Mr Guerin said he would be putting a detailed report to the council meeting on Thursday this week that would set out the current situation in full along with his recommendations and options for funding existing airport loan payments.
“Over the last few days and nights I have been going through next year’s draft budgets with managers on a line-by-line, item-by-item basis to identify possible budget cuts and efficiency savings.
“The challenge I’ve issued to our staff is to reduce their department budgets without affecting the range of services we provide or the levels of service we deliver to our ratepayers.
“We know we have to tighten our belts even further this coming year meaning all staff will have to work harder and smarter, and with fewer resources at hand to maintain the high standards our community expects.
“I believe we have now identified all the savings necessary and we have a commitment from managers and staff to live with these reduced budgets.”
Mr Guerin said the council had been working on draft budgets for the 2011/12 financial year for some time and remained committed to holding rates increases to around 3.5% which is within the forecast level of inflation.
“We’re confident we are still on track to fulfill all our obligations and to maintain service levels with a rates increase of no more than 3.5%, and with no extra rates required for loan repayments. This would
mean Rotorua has one of the lowest rates increases in the country for the third year in a row.”
Mr Guerin said there had been a lot of confusion in the community and a number of mischievous comments around the loans the council had taken out for Rotorua’s airport infrastructure. He pointed out that the loans were not the responsibility of the airport company as it was the council that owned airport infrastructure and was responsible for servicing loans.
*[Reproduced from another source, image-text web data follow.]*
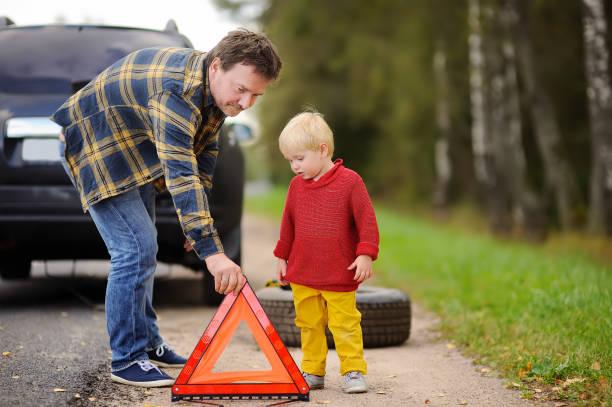 Padre y su pequeño hijo reparar coches y cambiando rueda juntos en el día de verano. - foto de stock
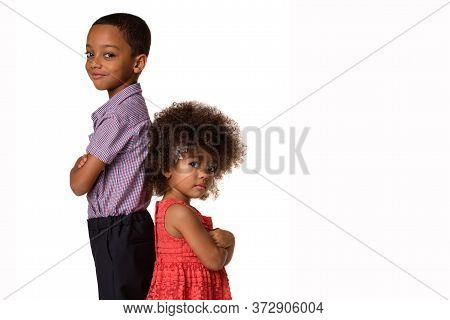 Childhood And People Concept-two African American Siblings Standing Back To Back With Arms Crossed,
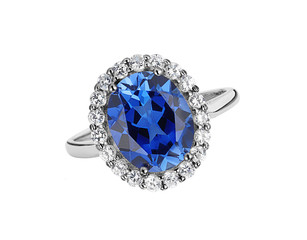 beautiful ring with blue gem (stone) isolated on white backgroun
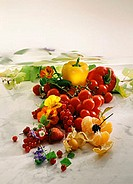 Various berries, fruit and vegetables on marble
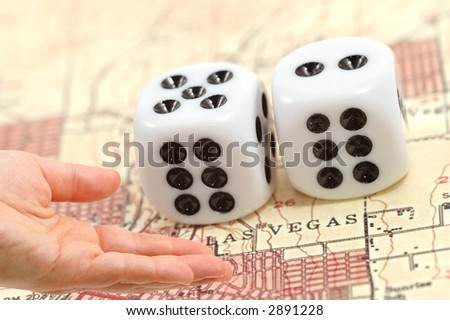 casino concept with hand and dices on map from Las Vegas - stock photo
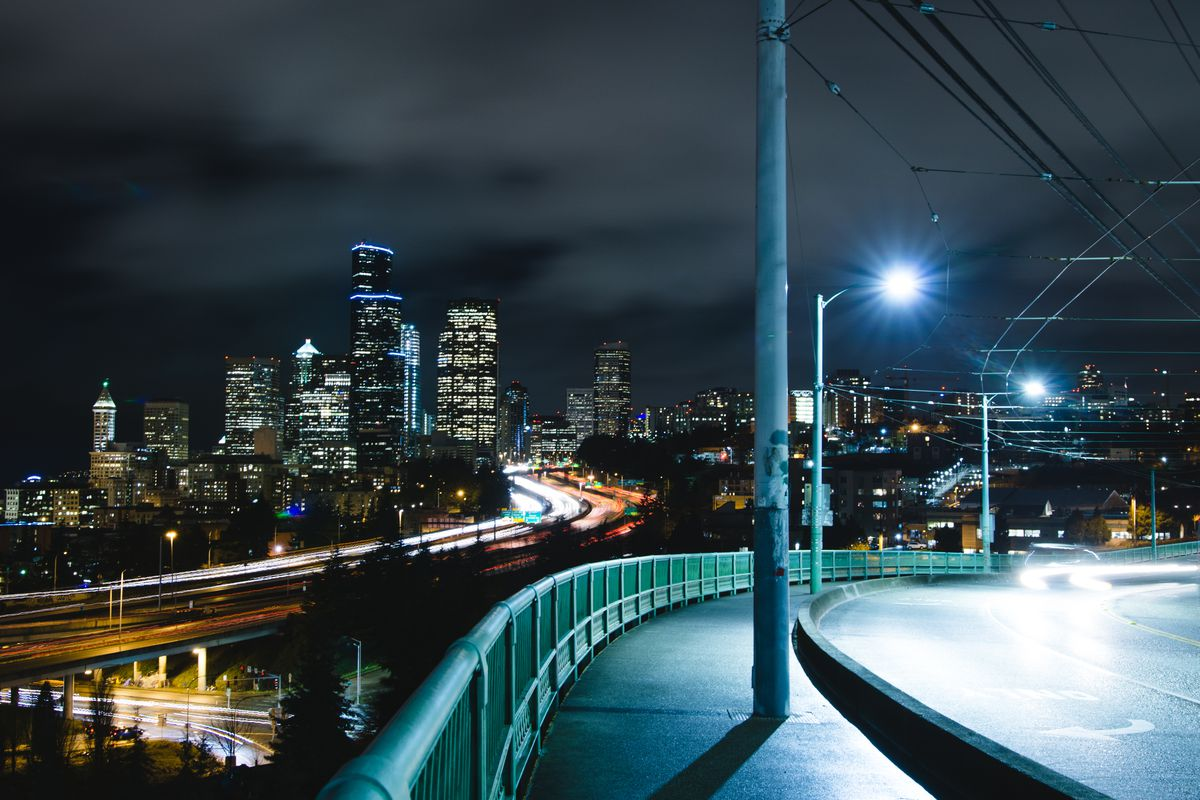An empty Seattle street at night with the skyline in the background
“The money the council spent upgrading our airport was not just for trans-Tasman services as some people have made out. In fact nearly 80% of recent airport infrastructure expenditure had to happen if we were to retain a fully functioning domestic airport with the capacity to take the latest jet aircraft and to meet more stringent CAA safety requirements.
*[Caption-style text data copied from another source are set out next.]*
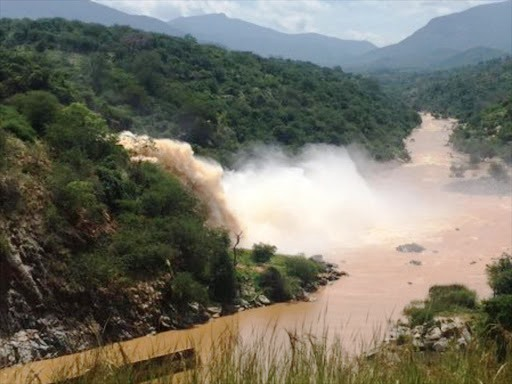 View of the thumping tail race of water of the Kiambere Dam.  Photo Courtesy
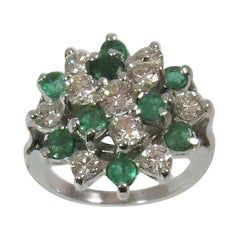 14 Karat White Gold Ring with Round Faceted Emeralds and Round Diamonds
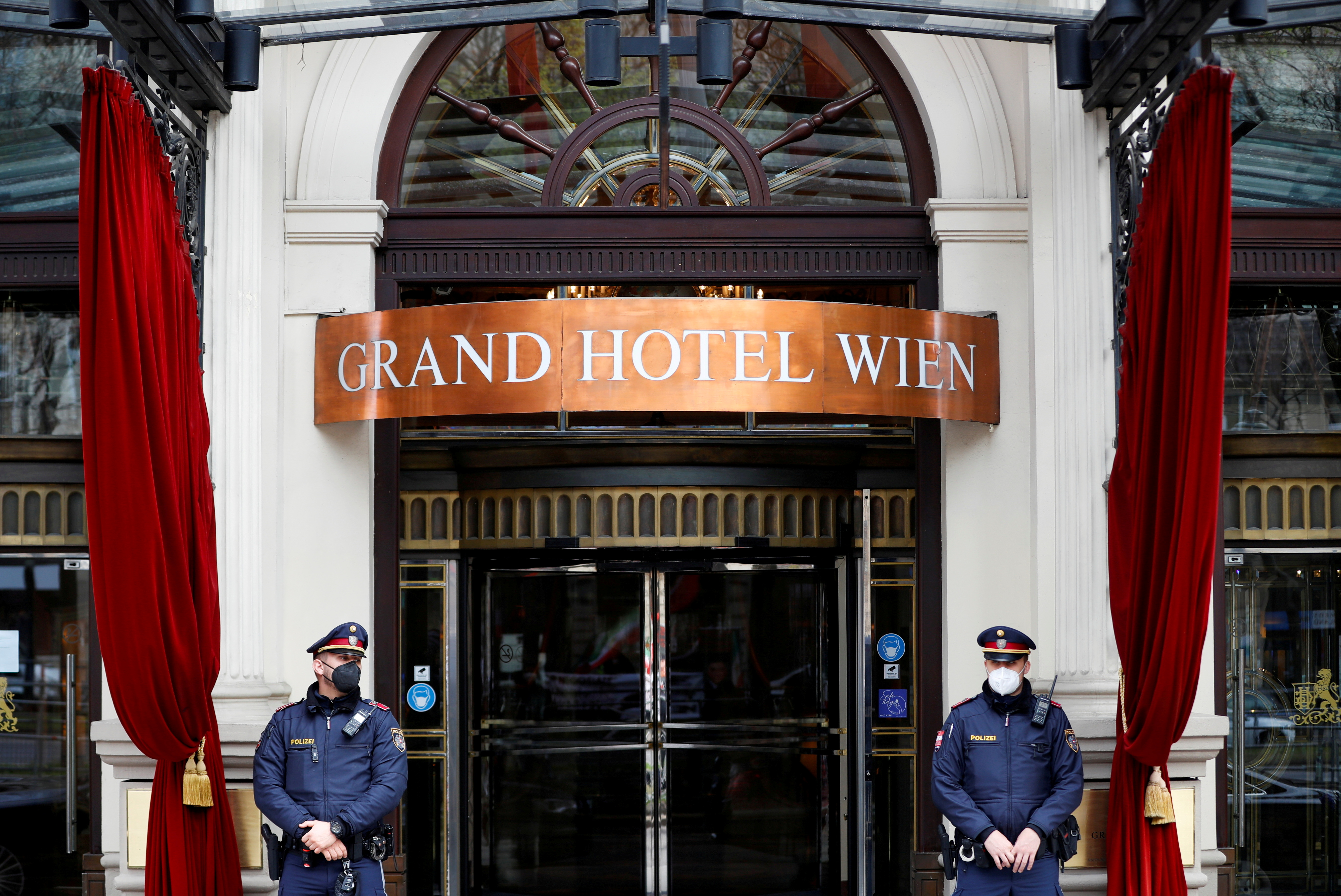 Police stand outside a hotel where a meeting of the Joint Commission of the Joint Comprehensive Plan of Action (JCPOA), or Iran nuclear deal, is held in Vienna, Austria, April 20, 2021. REUTERS/Leonhard Foeger
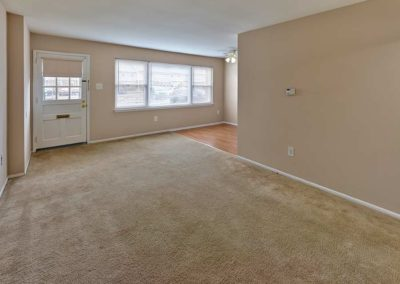 Spacious, carpeted living area with external door, large window, and beige colored walls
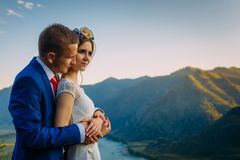 Young newly wed couple, bride and groom kissing, hugging on perfect view of mountains, river and blue sky royalty free stock images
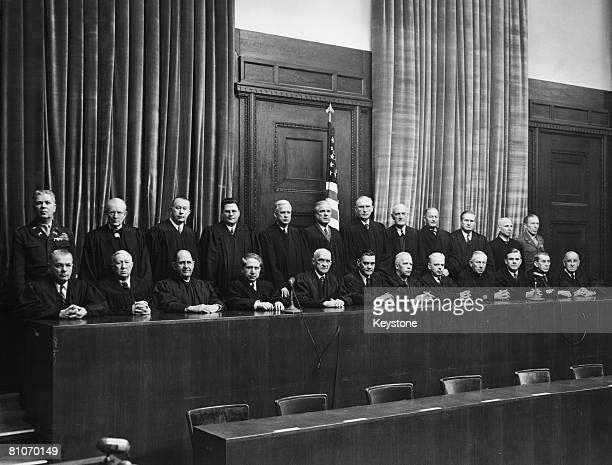 American judges of the OMGUS war crimes tribunals at the bench of the main courtroom in the in Nuremberg Palace of Justice Germany circa 1945 Front...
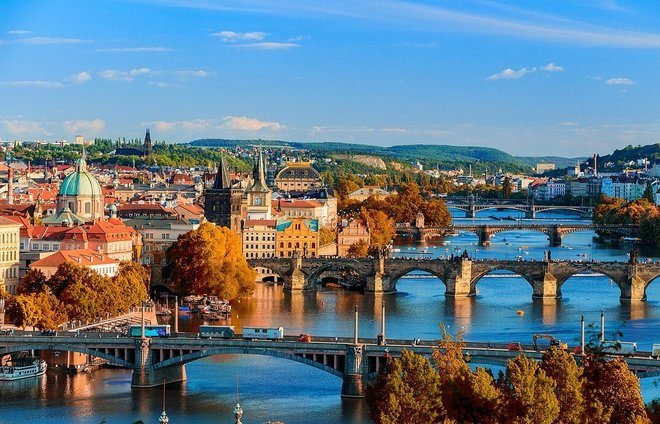 Appreciate the beauty of Prague from the stunning waterfront of the Vlatava River.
“Suggestions that the airport company could be at risk of insolvency are also nonsense and this has been backed up by the Auditor-General. Rotorua Regional Airport Ltd is in a sound financial position and is generating more than enough income to cover its operational costs. The company is well managed, has a lean and effective board of directors and a strong balance sheet.
“However what has changed since original revenue forecasts were made for the airport is the world economic situation. Every business has had to review its income and expenditure expectations and financial arrangements as a result of the ongoing global financial crisis. RDC and the airport company are no exception. However in Rotorua’s case on top of the recession we have been dealt a double whammy with Qantas pulling out and Air New Zealand reducing capacity between Rotorua and the South Island. These events have cost Rotorua millions in revenue.
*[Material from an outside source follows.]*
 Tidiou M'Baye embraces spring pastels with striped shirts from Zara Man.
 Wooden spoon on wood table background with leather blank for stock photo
“Had these unforeseen developments not arisen, Rotorua could have expected more visitors through its doors and many more domestic and international services operating in and out of the city today. Earlier
professional advice showed that the airport company would have been generating a substantial surplus in due course, which the council planned to use to service loan repayments. That extra income is not
currently being achieved but optimism remains that the airport will in due course be successful and will make an even more significant contribution to the Rotorua economy.
“We also remain confident that the Bay of Plenty Regional Council will accept it has a responsibility to financially support the airport’s development because of the benefit it brings to the wider region and beyond. The airport is not just a facility for Rotorua residents.”
Mr Guerin said borrowing and repayment levels for airport infrastructure developments were spelled out in the council’s ten year plan which was adopted back in 2009. He said the document involved widespread public consultation at the time and careful scrutiny by the Office of the Auditor-General.
“There has been no sudden revelation and there has been no financial information hidden.
“A review of budgets and forecasts of revenue and expenditure should come as no surprise to anyone. People should only be surprised if we failed to take the action along the lines of what we are recommending to the council this week.”
“The level of loans we have for airport development is in the region of $58 million and for all our other loans about $80 million. This is well within the loan thresholds set under council policy and is backed by council owned assets worth nearly a billion dollars.
“I’m absolutely certain that this community would never support a decision to abandon our domestic and trans-Tasman airport as some have suggested, as it is a vital lifeline for our future economic progress,” said Mr Guerin.